For those who did not get the email, try this link:

https://secure.fly.aa.com/emailpromo/?anchorLocation=DirectURL&title=emailpromo


----------



## Sandy VDH (Jul 16, 2011)

DorotaG said:


> Here is what I found:
> 
> https://secure.fly.aa.com/emailpromo/mobile.aspx
> .



yeah but the darn link they sent out does not work.  Stupid marketing people.


----------



## Jaybee (Jul 16, 2011)

I got the email, but Philip didn't.  I just tried this link to try his number, but just thanked him for being a member, but he can't participate in this promotion...???? What makes me so special?


----------



## glypnirsgirl (Jul 16, 2011)

Jaybee said:


> I got the email, but Philip didn't.  I just tried this link to try his number, but just thanked him for being a member, but he can't participate in this promotion...???? What makes me so special?



the fact that you are not currently signed up for all of their junk mail - and he probably is. 

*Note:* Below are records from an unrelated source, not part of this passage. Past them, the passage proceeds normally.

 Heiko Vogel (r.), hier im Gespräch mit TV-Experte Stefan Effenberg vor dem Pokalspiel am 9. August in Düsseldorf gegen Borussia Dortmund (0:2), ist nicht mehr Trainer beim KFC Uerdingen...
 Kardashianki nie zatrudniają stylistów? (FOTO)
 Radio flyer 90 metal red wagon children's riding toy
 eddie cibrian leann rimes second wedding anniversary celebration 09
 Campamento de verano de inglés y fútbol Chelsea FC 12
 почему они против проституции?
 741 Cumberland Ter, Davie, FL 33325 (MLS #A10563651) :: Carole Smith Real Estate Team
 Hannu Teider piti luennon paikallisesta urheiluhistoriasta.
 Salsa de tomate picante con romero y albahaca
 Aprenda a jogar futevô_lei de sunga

My appraiser response was that i was not eligible for this promotion. I am getting all the emails that they were promoting. Now I know from Carolinian's posts to go through and delete all of my emails so that I can be eligible next year.

elaine


----------



## Jaybee (Jul 16, 2011)

Nope.  That was a puzzlement to me. I'm the one who signed him up originally  He doesn't even know how to get into the website. 



glypnirsgirl said:


> the fact that you are not currently signed up for all of their junk mail - and he probably is.
> 
> My appraiser response was that i was not eligible for this promotion. I am getting all the emails that they were promoting. Now I know from Carolinian's posts to go through and delete all of my emails so that I can be eligible next year.
> 
> elaine


----------



## DaveNV (Jul 16, 2011)

Thanks for this link.  I tried it, and it worked for me.  I got 2000 miles from it.  Cool!

Dave


----------



## DebBrown (Jul 16, 2011)

I manage AA accounts for many members of my family.  The "AAppraiser" worked for the first one but not the subsequent ones.  I'm assuming because I use the same email address for all.

Deb


----------



## Sandy VDH (Jul 16, 2011)

I got 1000 on one account and 1500 on the second account.  Both accounts had items NOT selected, which is why we were eligible.  Same email for both accounts but two account numbers.


----------



## DorotaG (Jul 17, 2011)

DebBrown said:


> I manage AA accounts for many members of my family.  The "AAppraiser" worked for the first one but not the subsequent ones.  I'm assuming because I use the same email address for all.
> 
> Deb



No, that couldn't be the reason.
I have 4 accounts under same email address and we all were eligable to get from 2000 to 3000 miles.


----------



## akp (Jul 17, 2011)

*We got nothing!*

My account had all the email options selected and my husband's had them all off.  Neither of us got any points.

Both accounts were opened within the past few weeks.

Anita


----------



## glypnirsgirl (Jul 17, 2011)

Jaybee said:


> Nope.  That was a puzzlement to me. I'm the one who signed him up originally  He doesn't even know how to get into the website.



Very strange. I wonder if it is because the "appraisals" were coming from the same IP address?

elaine


----------



## urban5 (Jul 17, 2011)

*No Miles*

Both of our accounts have nothing checked, we received no email, and when checking the link it said we were not eligible for this promotion.


----------



## MOXJO7282 (Jul 20, 2011)

I plugged in mine and got zero, did my wife's and she secured 3,000. Nice.


----------



## zcrider (Jul 21, 2011)

Thanks for that link and info!  My husband and I both got 1K and now I know to delete later so we can do it again in the future.  
    I love the flyer talk people posting here for us!  Thanks


----------



## deemac (Jul 21, 2011)

*thx*



BMWguynw said:


> Thanks for this link.  I tried it, and it worked for me.  I got 2000 miles from it.  Cool!
> 
> Dave



Same here-- I got 2000.

Thanks BMWguynw


----------